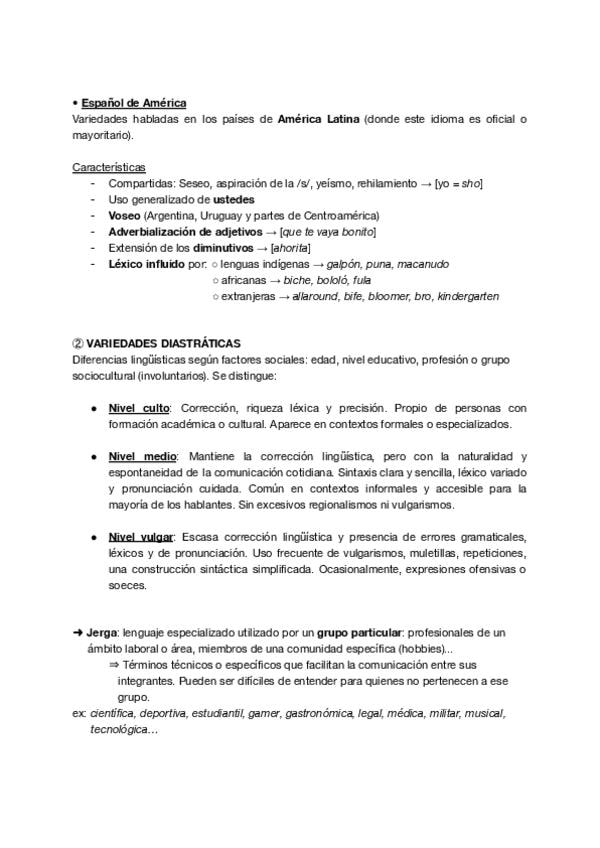 • Español de América
Variedades habladas en los países de América Latina (donde este idioma es oficial o mayoritario).

Características
- Compartidas: Seseo, aspiración de la /s/, yeísmo, rehilamiento → [yo = sho]
- Uso generalizado de ustedes
- Voseo (Argentina, Uruguay y partes de Centroamérica)
- Adverbialización de adjetivos → [que te vaya bonito]
- Extensión de los diminutivos → [ahorita]
- Léxico influido por: ○ lenguas indígenas → galpón, puna, macanudo
○ africanas → biche, bololó, fula
○ extranjeras → allaround, bife, bloomer, bro, kindergarten

② VARIEDADES DIASTRÁTICAS
Diferencias lingüísticas según factores sociales: edad, nivel educativo, profesión o grupo sociocultural (involuntarios). Se distingue:

• Nivel culto: Corrección, riqueza léxica y precisión. Propio de personas con formación académica o cultural. Aparece en contextos formales o especializados.

• Nivel medio: Mantiene la corrección lingüística, pero con la naturalidad y espontaneidad de la comunicación cotidiana. Sintaxis clara y sencilla, léxico variado y pronunciación cuidada. Común en contextos informales y accesible para la mayoría de los hablantes. Sin excesivos regionalismos ni vulgarismos.

• Nivel vulgar: Escasa corrección lingüística y presencia de errores gramaticales, léxicos y de pronunciación. Uso frecuente de vulgarismos, muletillas, repeticiones, una construcción sintáctica simplificada. Ocasionalmente, expresiones ofensivas o soeces.

➜ Jerga: lenguaje especializado utilizado por un grupo particular: profesionales de un ámbito laboral o área, miembros de una comunidad específica (hobbies)...
⇒ Términos técnicos o específicos que facilitan la comunicación entre sus integrantes. Pueden ser difíciles de entender para quienes no pertenecen a ese grupo.
ex: científica, deportiva, estudiantil, gamer, gastronómica, legal, médica, militar, musical, tecnológica…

######

What you are asked to do - Repeat, with no pictures, every line from the top of the entries above through the line that has "- Adverbialización de", keeping each one exact.

Response box -
 • Español de América
Variedades habladas en los países de América Latina (donde este idioma es oficial o mayoritario).

Características
- Compartidas: Seseo, aspiración de la /s/, yeísmo, rehilamiento → [yo = sho]
- Uso generalizado de ustedes
- Voseo (Argentina, Uruguay y partes de Centroamérica)
- Adverbialización de adjetivos → [que te vaya bonito]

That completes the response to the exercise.